▶ [Given request]: Convert every line in the records below into a JSON list of strings, one string per line, and omit any blank lines.

▶ [Data section]:
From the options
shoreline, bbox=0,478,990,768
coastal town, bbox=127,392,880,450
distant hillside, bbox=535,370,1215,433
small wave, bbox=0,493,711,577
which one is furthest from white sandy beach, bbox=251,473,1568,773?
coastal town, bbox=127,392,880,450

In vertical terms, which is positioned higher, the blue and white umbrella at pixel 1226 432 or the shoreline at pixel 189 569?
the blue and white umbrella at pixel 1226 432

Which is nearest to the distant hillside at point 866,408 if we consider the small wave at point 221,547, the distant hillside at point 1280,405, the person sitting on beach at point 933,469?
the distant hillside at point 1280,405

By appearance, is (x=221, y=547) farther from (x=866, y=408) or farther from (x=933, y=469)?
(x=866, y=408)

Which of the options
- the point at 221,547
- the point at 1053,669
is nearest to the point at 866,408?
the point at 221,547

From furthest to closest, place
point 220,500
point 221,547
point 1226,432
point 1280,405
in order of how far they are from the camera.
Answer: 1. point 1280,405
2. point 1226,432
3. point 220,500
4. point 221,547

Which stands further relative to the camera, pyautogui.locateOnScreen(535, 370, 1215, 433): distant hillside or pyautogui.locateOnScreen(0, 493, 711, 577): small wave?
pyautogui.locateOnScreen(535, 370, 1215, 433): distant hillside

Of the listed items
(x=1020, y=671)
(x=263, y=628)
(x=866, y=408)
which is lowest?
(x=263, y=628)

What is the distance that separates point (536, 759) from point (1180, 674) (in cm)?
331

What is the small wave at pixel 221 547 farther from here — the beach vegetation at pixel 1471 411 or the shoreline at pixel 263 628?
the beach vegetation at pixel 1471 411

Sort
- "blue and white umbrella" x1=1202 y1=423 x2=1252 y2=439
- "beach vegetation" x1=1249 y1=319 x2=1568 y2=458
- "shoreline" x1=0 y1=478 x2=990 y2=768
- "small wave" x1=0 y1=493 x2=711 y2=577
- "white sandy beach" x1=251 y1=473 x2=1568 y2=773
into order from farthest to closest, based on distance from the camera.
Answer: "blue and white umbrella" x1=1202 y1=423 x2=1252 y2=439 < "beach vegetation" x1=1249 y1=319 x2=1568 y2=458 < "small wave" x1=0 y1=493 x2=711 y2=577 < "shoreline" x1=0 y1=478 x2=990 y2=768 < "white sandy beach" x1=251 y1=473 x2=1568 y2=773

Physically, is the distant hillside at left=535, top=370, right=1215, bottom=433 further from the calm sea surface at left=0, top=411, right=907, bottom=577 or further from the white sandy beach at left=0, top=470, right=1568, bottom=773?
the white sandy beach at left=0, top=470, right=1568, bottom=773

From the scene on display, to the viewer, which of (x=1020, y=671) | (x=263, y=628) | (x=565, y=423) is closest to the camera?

▶ [Task result]:
[
  "From the options",
  "shoreline, bbox=0,478,990,768",
  "coastal town, bbox=127,392,880,450",
  "distant hillside, bbox=535,370,1215,433",
  "small wave, bbox=0,493,711,577",
  "which one is furthest from white sandy beach, bbox=251,473,1568,773?",
  "coastal town, bbox=127,392,880,450",
  "In vertical terms, which is positioned higher, the blue and white umbrella at pixel 1226 432 or the shoreline at pixel 189 569?",
  "the blue and white umbrella at pixel 1226 432",
  "Which is nearest to the distant hillside at point 866,408 if we consider the small wave at point 221,547, the distant hillside at point 1280,405, the person sitting on beach at point 933,469?",
  "the distant hillside at point 1280,405",
  "By appearance, is (x=221, y=547) farther from (x=866, y=408) or farther from (x=933, y=469)?",
  "(x=866, y=408)",
  "Which of the options",
  "- the point at 221,547",
  "- the point at 1053,669",
  "is nearest to the point at 866,408?",
  "the point at 221,547",
  "From furthest to closest, place",
  "point 220,500",
  "point 221,547",
  "point 1226,432",
  "point 1280,405",
  "in order of how far they are from the camera.",
  "Answer: 1. point 1280,405",
  "2. point 1226,432",
  "3. point 220,500",
  "4. point 221,547",
  "Which stands further relative to the camera, pyautogui.locateOnScreen(535, 370, 1215, 433): distant hillside or pyautogui.locateOnScreen(0, 493, 711, 577): small wave?",
  "pyautogui.locateOnScreen(535, 370, 1215, 433): distant hillside",
  "Of the listed items",
  "(x=1020, y=671)",
  "(x=263, y=628)",
  "(x=866, y=408)",
  "which is lowest?",
  "(x=263, y=628)",
  "What is the distance that separates point (536, 759) from point (1180, 674) (in cm)?",
  "331",
  "What is the small wave at pixel 221 547 farther from here — the beach vegetation at pixel 1471 411 or the shoreline at pixel 263 628?",
  "the beach vegetation at pixel 1471 411",
  "Sort",
  "- \"blue and white umbrella\" x1=1202 y1=423 x2=1252 y2=439",
  "- \"beach vegetation\" x1=1249 y1=319 x2=1568 y2=458",
  "- \"shoreline\" x1=0 y1=478 x2=990 y2=768",
  "- \"small wave\" x1=0 y1=493 x2=711 y2=577",
  "- \"white sandy beach\" x1=251 y1=473 x2=1568 y2=773",
  "into order from farthest to closest, based on distance from the camera.",
  "Answer: \"blue and white umbrella\" x1=1202 y1=423 x2=1252 y2=439 < \"beach vegetation\" x1=1249 y1=319 x2=1568 y2=458 < \"small wave\" x1=0 y1=493 x2=711 y2=577 < \"shoreline\" x1=0 y1=478 x2=990 y2=768 < \"white sandy beach\" x1=251 y1=473 x2=1568 y2=773",
  "Physically, is the distant hillside at left=535, top=370, right=1215, bottom=433 further from the calm sea surface at left=0, top=411, right=907, bottom=577 or further from the white sandy beach at left=0, top=470, right=1568, bottom=773?",
  "the white sandy beach at left=0, top=470, right=1568, bottom=773",
  "From the scene on display, to the viewer, which of (x=1020, y=671) | (x=263, y=628) | (x=565, y=423) is closest to the camera?"
]